EXPLORE THE MATERIAL ->
A. Copy out the passage of the review of The Intervention that starts at "Initially, this routinely" and ends at "Meg Tilly mode).".
B. Carry on the review of The Intervention from the point where it stops.

*** Opening EXERCISE PASSAGE ***

Honesty and healing are the game and everything will just about end up OK, much like the film.

Sending four middle class couples off to a reunion in the postcard-pretty Georgia countryside is always going to end in explosive arguments, recriminations, and a little dose of healing. At least in the world of cinema, from Return of the Secaucus 7 to The Big Chill, it’s pretty much the only outcome. To be fair to The Intervention, that’s kind of the whole point, hence the title. The use of the definite article is misleading though, for Clea DuVall’s directorial debut contains more than one intervention.

Initially, this routinely damaged collection of individuals have gathered for a specific intervention, namely to encourage a divorce for the perpetually warring Ruby (Cobie Smulders) and Peter (Vincent Piazza). They’re the last to arrive, mostly because Peter parks up by the side of the road for a lengthy business call. Already waiting for them is borderline alcoholic Annie (Melanie Lynskey) and her pleasant doormat of a fiancé Matt (Jason Ritter), Ruby’s sister Jessie (DuVall) and her partner Sarah (Natasha Lyonne), and Jack (Ben Schwartz) who rocks up with a disconcertingly young new girlfriend Lola (Alia Shawkat in full Meg Tilly mode).

The plan they concoct is not exactly complicated. During their first evening the group, led by Annie and Jessie, will sit down their friends and break the bad news. That no one thought of chatting to them about the state of their relationship beforehand doesn’t say much for the group’s emotional intelligence. Not everyone agrees with the plan, Jack thinks it unnecessary, but they give it a shot, succeeding on the second attempt a day later after drink and charades get in the way.

*** Closing EXERCISE PASSAGE ***
*** Opening GIVEN DATA ***

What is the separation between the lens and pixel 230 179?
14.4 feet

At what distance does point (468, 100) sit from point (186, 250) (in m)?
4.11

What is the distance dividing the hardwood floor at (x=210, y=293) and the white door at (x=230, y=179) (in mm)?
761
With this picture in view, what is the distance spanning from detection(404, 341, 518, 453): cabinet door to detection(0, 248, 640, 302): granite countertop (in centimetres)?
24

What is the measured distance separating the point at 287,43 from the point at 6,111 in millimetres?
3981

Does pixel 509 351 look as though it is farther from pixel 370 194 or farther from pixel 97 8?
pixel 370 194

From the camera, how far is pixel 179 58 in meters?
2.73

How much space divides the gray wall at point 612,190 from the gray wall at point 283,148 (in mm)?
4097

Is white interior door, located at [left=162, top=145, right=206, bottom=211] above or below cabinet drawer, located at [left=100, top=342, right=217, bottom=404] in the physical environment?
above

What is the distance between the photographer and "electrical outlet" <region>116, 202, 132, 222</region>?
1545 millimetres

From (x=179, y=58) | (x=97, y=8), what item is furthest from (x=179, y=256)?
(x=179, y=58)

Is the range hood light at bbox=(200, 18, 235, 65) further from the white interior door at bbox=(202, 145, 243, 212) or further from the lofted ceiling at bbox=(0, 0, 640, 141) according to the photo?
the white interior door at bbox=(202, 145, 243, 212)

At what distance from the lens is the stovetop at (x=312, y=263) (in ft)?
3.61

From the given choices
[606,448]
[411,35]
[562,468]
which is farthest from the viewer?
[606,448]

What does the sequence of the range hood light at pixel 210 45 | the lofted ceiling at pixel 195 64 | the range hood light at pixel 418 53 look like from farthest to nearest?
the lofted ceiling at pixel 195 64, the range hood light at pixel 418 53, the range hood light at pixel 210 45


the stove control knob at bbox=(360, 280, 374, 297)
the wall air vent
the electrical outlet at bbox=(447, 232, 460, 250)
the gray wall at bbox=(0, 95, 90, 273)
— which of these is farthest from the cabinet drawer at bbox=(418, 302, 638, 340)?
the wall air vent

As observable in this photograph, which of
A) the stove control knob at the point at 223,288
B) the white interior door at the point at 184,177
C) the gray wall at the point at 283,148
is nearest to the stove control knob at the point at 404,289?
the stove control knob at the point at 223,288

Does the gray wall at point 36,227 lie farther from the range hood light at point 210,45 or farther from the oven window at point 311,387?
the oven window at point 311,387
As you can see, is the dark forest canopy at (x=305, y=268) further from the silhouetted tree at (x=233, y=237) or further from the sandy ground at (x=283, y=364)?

*** Closing GIVEN DATA ***
*** Opening GIVEN DATA ***

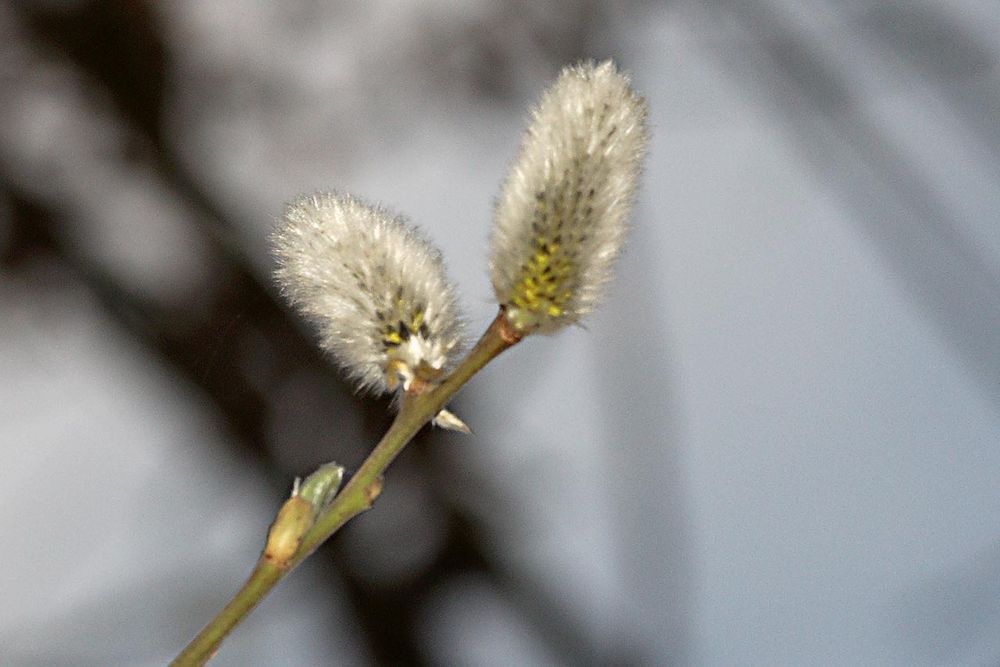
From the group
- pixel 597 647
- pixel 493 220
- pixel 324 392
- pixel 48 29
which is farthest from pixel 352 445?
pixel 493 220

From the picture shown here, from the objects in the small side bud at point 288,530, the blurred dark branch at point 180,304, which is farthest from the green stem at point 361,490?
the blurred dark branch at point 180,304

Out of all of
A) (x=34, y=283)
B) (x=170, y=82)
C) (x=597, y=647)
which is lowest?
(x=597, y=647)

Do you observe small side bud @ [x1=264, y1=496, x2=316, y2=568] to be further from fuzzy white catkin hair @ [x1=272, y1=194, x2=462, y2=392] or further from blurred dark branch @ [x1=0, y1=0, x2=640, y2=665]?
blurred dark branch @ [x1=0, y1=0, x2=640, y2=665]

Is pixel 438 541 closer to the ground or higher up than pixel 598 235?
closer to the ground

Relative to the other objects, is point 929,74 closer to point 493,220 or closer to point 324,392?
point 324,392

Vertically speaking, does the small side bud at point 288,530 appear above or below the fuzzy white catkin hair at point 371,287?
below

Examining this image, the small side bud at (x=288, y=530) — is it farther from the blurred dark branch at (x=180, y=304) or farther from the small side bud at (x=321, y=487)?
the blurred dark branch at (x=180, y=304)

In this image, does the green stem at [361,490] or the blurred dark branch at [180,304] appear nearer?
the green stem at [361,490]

*** Closing GIVEN DATA ***

OUTPUTS IN ORDER ->
A.
Initially, this routinely damaged collection of individuals have gathered for a specific intervention, namely to encourage a divorce for the perpetually warring Ruby (Cobie Smulders) and Peter (Vincent Piazza). They’re the last to arrive, mostly because Peter parks up by the side of the road for a lengthy business call. Already waiting for them is borderline alcoholic Annie (Melanie Lynskey) and her pleasant doormat of a fiancé Matt (Jason Ritter), Ruby’s sister Jessie (DuVall) and her partner Sarah (Natasha Lyonne), and Jack (Ben Schwartz) who rocks up with a disconcertingly young new girlfriend Lola (Alia Shawkat in full Meg Tilly mode).

B.
There is nothing in DuVall’s debut (she also wrote the screenplay) that particularly fails. It’s a competently-shot, well-acted -- especially from Lynskey -- slice of thirty-something ennui. DuVall even layers in several astute observations from that irritating kid on public transport to the perils of group sport and the ever-explosive properties of a BBQ. Where it falls down is the sheer predictable ordinariness of the whole affair. It’s clear from the start the intervention will cause strife, and that every couple locked in the house will undergo a personal voyage of some sort. The formal intervention is turned onto another of the party, but they all go through moments of realization, be it uncertainty over marriage or boredom in long term relationships.

The Intervention is a genial debut; never jarring, never unpleasant and never offering much beyond cursory interest.